►

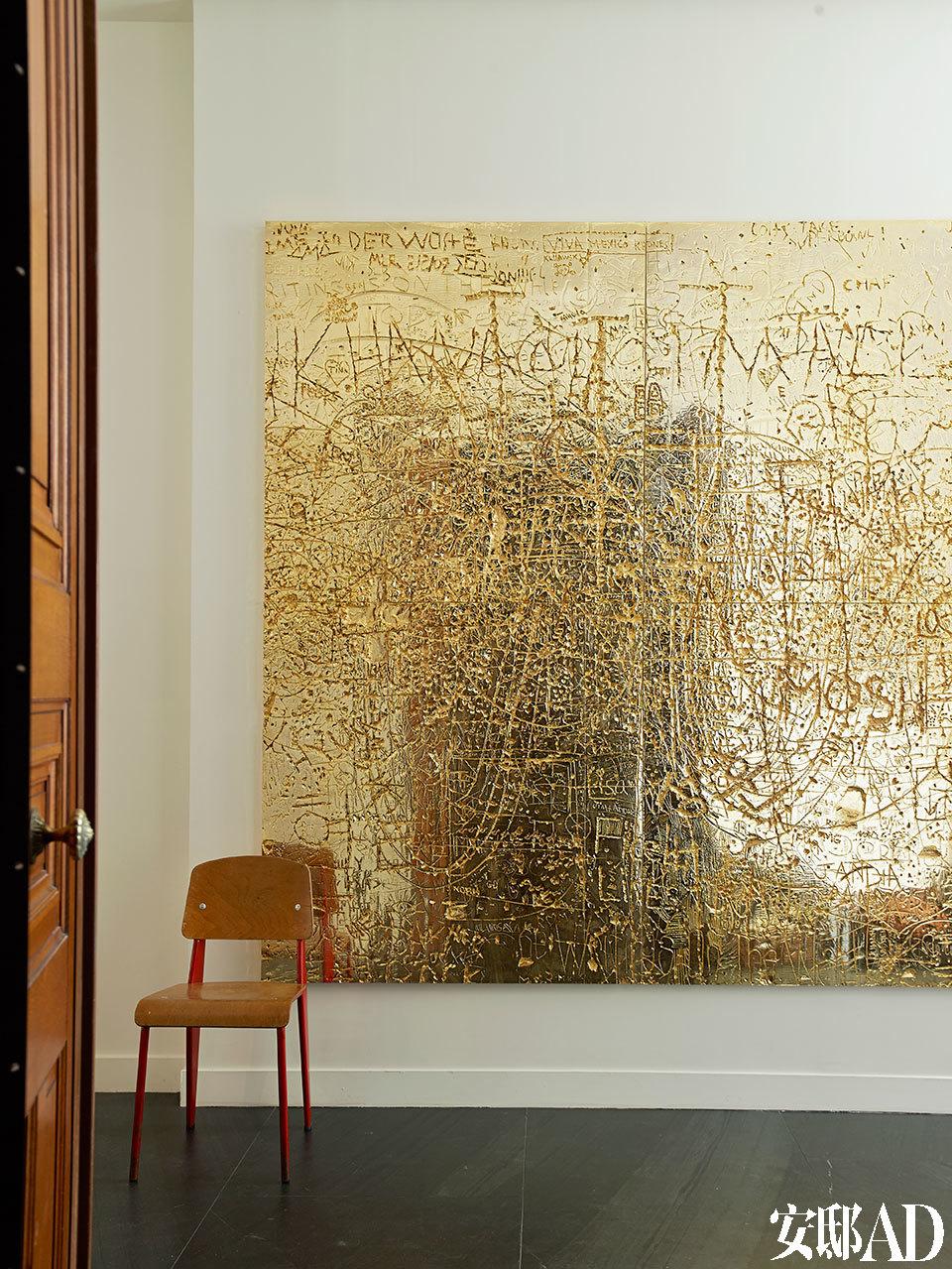 """主人将自己的家称作""""建筑中的贵族"""",画作就仿佛是这位贵族身上十分重要的装饰品。这幅Rudolph Stingel于2012年创作的艺术品为镀锌铸铜材质,在入口处欢迎着到访的宾客。它的左下角摆着一把Jean Prouvé设计的原版Standard椅。"""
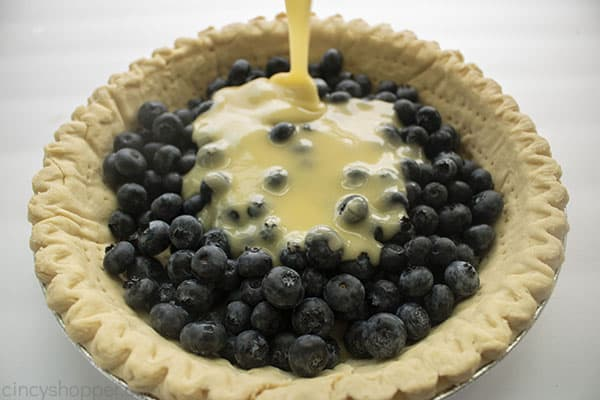 Custard added to blueberries in pie shell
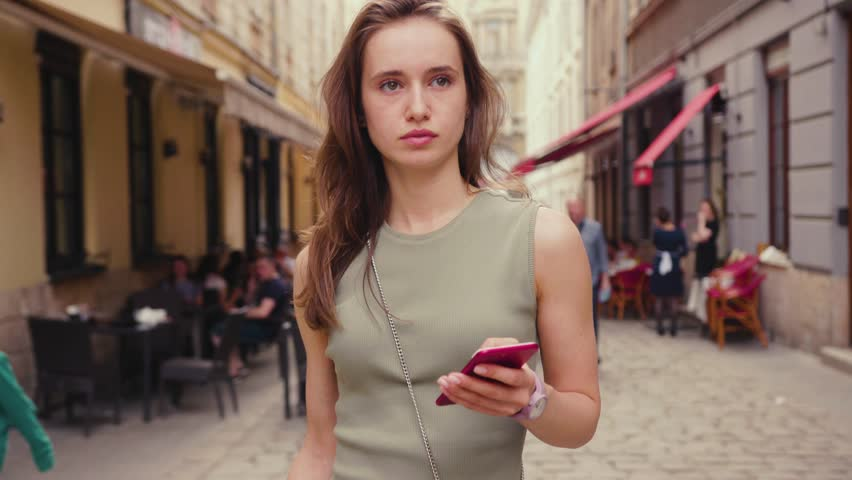 Serious young woman in a bright sunlight uses red phone while walk in the city center summer internet business outside technology eye spring mobile slow motion street attractive close up portrait | Shutterstock HD Video #1010521124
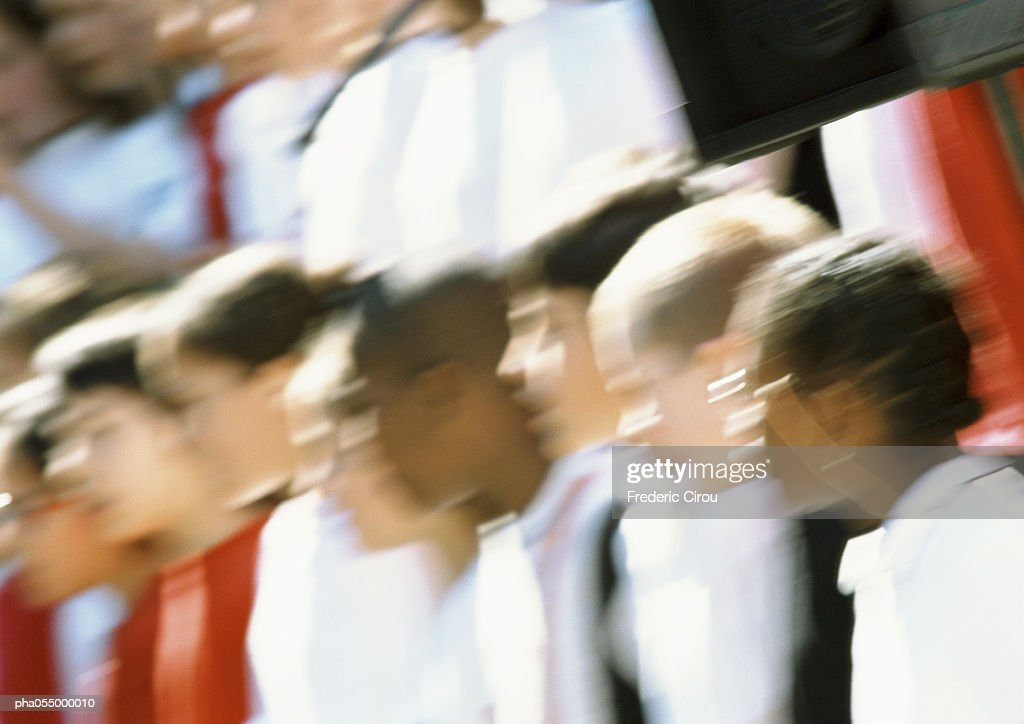 Group of people forming a line, head and shoulders, blurred : Stockfoto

◄

Word for word and without any pictures, return all of the lines above.

 """主人将自己的家称作""""建筑中的贵族"""",画作就仿佛是这位贵族身上十分重要的装饰品。这幅Rudolph Stingel于2012年创作的艺术品为镀锌铸铜材质,在入口处欢迎着到访的宾客。它的左下角摆着一把Jean Prouvé设计的原版Standard椅。"""
 Custard added to blueberries in pie shell
 Serious young woman in a bright sunlight uses red phone while walk in the city center summer internet business outside technology eye spring mobile slow motion street attractive close up portrait | Shutterstock HD Video #1010521124
 Group of people forming a line, head and shoulders, blurred : Stockfoto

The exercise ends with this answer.